*** Block opens ***
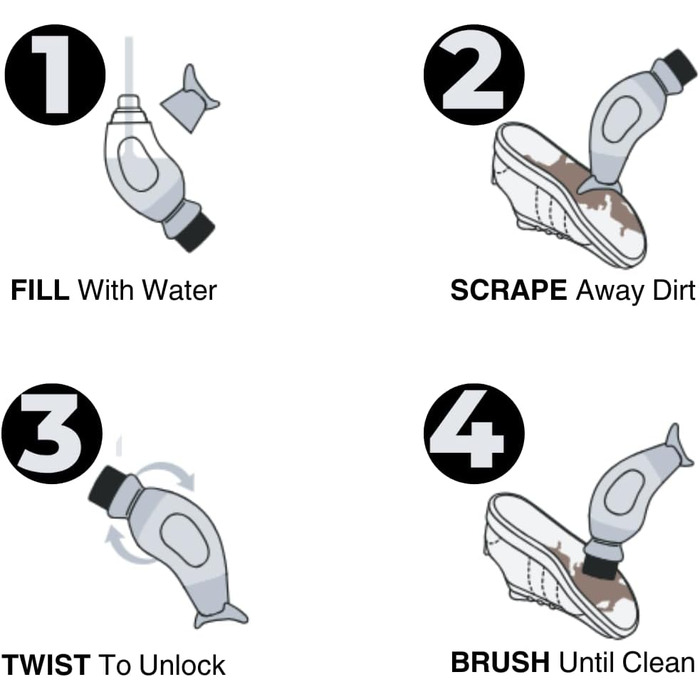 1

FILL With Water

2

SCRAPE Away Dirt

3

TWIST To Unlock

4

BRUSH Until Clean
*** Block closes ***
* Task item
Quote the records in full and exactly; skip any image.

* Task solution
 1

FILL With Water

2

SCRAPE Away Dirt

3

TWIST To Unlock

4

BRUSH Until Clean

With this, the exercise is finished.